MAPUTO, Mozambique—Anglo-Australian mining giant Rio Tinto (IW 1000/74) has halted coal exports from Mozambique after threats from former guerrillas against the rail line that leads to port, authorities said today.
"As for Rio Tinto's goods trains, the company decided to suspend them," the governor of the coal-rich Tete province, Rachid Gogo, told state owned Radio Mozambique.
The decision came after one of the company's trains derailed near the Malawi border on Monday.
"We are still investigating the reasons," Gogo said.
When contacted by AFP, Rio Tinto declined to comment on the report.
Last week Renamo, the former guerrilla movement turned opposition, threatened to block traffic along the only rail link from coal rich Tete province to the coast.
Renamo demands more representation in the armed forces and a cut of the country's coal and gas revenues.
Brazilian company Vale is still using the line to transport its coal to the coast, Gogo said, but local media said trains are running at half their usual speed as a precaution.
There have been no attacks registered since last week's threats, but ambushes on vehicles along the main highway have killed at least two civilians since Friday.
Authorities have decided to stop passenger services on the Sena line as a precaution, said Gogo.
"In the face of these threats, passenger trains naturally had to stop in order to reduce the loss of human life," he said.

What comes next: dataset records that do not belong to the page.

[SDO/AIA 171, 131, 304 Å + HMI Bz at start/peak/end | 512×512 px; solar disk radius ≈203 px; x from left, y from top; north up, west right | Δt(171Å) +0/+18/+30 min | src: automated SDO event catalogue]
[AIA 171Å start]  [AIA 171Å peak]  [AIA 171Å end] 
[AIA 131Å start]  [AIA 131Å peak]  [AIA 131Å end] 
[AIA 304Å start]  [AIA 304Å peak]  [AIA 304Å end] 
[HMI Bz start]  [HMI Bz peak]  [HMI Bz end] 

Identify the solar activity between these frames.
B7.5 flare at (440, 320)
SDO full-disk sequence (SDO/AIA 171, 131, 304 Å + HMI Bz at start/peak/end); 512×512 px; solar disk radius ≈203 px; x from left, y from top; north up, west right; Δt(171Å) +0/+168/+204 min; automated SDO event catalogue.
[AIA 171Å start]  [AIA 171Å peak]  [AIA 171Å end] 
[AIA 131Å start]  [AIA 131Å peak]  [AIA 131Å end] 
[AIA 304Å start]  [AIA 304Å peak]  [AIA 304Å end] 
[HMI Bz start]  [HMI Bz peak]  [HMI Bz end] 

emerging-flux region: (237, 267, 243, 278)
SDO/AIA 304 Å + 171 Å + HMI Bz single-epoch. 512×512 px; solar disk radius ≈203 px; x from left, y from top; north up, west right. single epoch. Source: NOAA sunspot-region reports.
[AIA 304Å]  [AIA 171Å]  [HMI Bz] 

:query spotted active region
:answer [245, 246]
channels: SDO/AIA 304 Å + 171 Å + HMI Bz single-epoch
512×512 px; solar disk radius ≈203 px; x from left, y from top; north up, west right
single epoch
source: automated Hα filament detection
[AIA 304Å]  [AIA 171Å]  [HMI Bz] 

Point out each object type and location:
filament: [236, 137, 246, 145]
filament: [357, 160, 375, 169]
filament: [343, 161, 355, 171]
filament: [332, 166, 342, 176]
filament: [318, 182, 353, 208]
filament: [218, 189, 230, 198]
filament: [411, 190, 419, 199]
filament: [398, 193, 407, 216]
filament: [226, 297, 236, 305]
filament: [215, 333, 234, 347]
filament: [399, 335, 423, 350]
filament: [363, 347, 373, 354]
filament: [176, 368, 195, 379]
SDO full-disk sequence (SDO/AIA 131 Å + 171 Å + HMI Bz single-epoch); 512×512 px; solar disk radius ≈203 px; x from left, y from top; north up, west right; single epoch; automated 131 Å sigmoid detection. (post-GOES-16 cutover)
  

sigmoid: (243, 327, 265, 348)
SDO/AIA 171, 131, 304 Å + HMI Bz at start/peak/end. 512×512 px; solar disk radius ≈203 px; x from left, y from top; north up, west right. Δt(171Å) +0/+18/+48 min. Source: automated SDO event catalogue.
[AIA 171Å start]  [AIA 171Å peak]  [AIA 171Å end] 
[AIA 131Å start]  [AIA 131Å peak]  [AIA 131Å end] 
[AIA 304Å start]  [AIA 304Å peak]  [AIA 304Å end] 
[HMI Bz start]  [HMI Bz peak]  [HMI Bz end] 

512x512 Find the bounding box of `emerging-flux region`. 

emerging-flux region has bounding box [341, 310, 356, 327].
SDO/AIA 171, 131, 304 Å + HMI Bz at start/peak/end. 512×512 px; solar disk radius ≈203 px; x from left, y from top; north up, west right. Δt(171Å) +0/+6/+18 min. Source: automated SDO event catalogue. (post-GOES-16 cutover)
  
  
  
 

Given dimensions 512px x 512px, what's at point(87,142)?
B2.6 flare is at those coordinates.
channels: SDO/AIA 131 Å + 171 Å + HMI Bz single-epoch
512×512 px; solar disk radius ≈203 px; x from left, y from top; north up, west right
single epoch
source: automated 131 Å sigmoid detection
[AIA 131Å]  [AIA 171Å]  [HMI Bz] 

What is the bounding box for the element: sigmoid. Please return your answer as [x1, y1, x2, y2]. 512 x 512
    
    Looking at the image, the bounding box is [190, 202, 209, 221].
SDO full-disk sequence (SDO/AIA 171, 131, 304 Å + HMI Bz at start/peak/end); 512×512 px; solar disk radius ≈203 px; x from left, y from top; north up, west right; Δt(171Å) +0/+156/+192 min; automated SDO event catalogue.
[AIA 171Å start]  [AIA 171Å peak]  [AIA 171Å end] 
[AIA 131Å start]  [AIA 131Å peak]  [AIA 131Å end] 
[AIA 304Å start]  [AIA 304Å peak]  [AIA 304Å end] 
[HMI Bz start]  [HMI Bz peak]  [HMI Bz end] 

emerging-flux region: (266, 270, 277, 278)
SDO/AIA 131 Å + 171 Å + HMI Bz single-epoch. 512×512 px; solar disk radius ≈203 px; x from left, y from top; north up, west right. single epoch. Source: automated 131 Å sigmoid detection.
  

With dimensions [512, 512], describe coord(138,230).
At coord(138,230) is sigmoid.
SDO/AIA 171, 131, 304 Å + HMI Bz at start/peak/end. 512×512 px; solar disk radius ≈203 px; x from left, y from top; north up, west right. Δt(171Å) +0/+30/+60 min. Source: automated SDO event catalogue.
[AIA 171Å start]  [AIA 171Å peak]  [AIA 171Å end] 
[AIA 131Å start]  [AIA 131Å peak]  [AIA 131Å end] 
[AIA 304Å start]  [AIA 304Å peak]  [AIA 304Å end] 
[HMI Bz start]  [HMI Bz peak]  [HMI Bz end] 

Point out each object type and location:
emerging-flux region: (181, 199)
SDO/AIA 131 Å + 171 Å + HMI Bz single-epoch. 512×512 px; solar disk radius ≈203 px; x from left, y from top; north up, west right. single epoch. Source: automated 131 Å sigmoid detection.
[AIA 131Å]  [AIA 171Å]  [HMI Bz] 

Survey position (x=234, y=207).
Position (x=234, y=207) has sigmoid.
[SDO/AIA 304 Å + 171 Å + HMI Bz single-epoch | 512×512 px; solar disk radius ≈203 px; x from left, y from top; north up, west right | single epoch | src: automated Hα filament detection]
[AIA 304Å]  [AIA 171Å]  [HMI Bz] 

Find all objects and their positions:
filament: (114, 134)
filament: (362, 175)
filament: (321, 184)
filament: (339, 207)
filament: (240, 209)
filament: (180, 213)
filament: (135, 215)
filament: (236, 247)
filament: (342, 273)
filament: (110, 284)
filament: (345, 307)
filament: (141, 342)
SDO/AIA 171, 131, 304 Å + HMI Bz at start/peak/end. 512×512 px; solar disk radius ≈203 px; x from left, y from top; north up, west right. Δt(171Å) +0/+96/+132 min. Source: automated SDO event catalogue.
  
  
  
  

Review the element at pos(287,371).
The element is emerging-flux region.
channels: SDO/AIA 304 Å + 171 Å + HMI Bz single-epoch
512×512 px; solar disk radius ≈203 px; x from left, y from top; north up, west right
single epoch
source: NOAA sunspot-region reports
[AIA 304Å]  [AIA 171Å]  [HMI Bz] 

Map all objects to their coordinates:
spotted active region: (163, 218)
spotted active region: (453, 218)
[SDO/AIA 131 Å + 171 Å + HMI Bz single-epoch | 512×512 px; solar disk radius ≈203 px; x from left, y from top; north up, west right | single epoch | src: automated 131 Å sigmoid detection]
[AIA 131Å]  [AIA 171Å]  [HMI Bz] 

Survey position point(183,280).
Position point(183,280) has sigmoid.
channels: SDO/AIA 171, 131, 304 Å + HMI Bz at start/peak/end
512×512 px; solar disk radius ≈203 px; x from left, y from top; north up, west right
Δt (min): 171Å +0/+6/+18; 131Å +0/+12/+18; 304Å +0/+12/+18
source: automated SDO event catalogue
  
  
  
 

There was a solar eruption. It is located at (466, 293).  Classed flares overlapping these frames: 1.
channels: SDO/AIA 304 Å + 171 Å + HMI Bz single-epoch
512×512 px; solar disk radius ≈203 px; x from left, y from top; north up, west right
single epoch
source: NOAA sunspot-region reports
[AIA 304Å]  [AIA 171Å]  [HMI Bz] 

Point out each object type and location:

Part of the Sena line passes through Renamo's stronghold, Sofala province where port city Beira is the capital.
Last week Renamo vowed to "paralyze the movement of trains on the railway" between Beira and north western Tete.
The latest paralysis of Rio Tinto's exports is follows stoppages in February caused by heavy rains.
The recent attacks have raised fears of heightening political tensions and unrest in the country where until 1992 Renamo waged a brutal 16-year civil war that claimed around one million lives.
Talks which started in May with the communist-rooted Frelimo government have so far failed.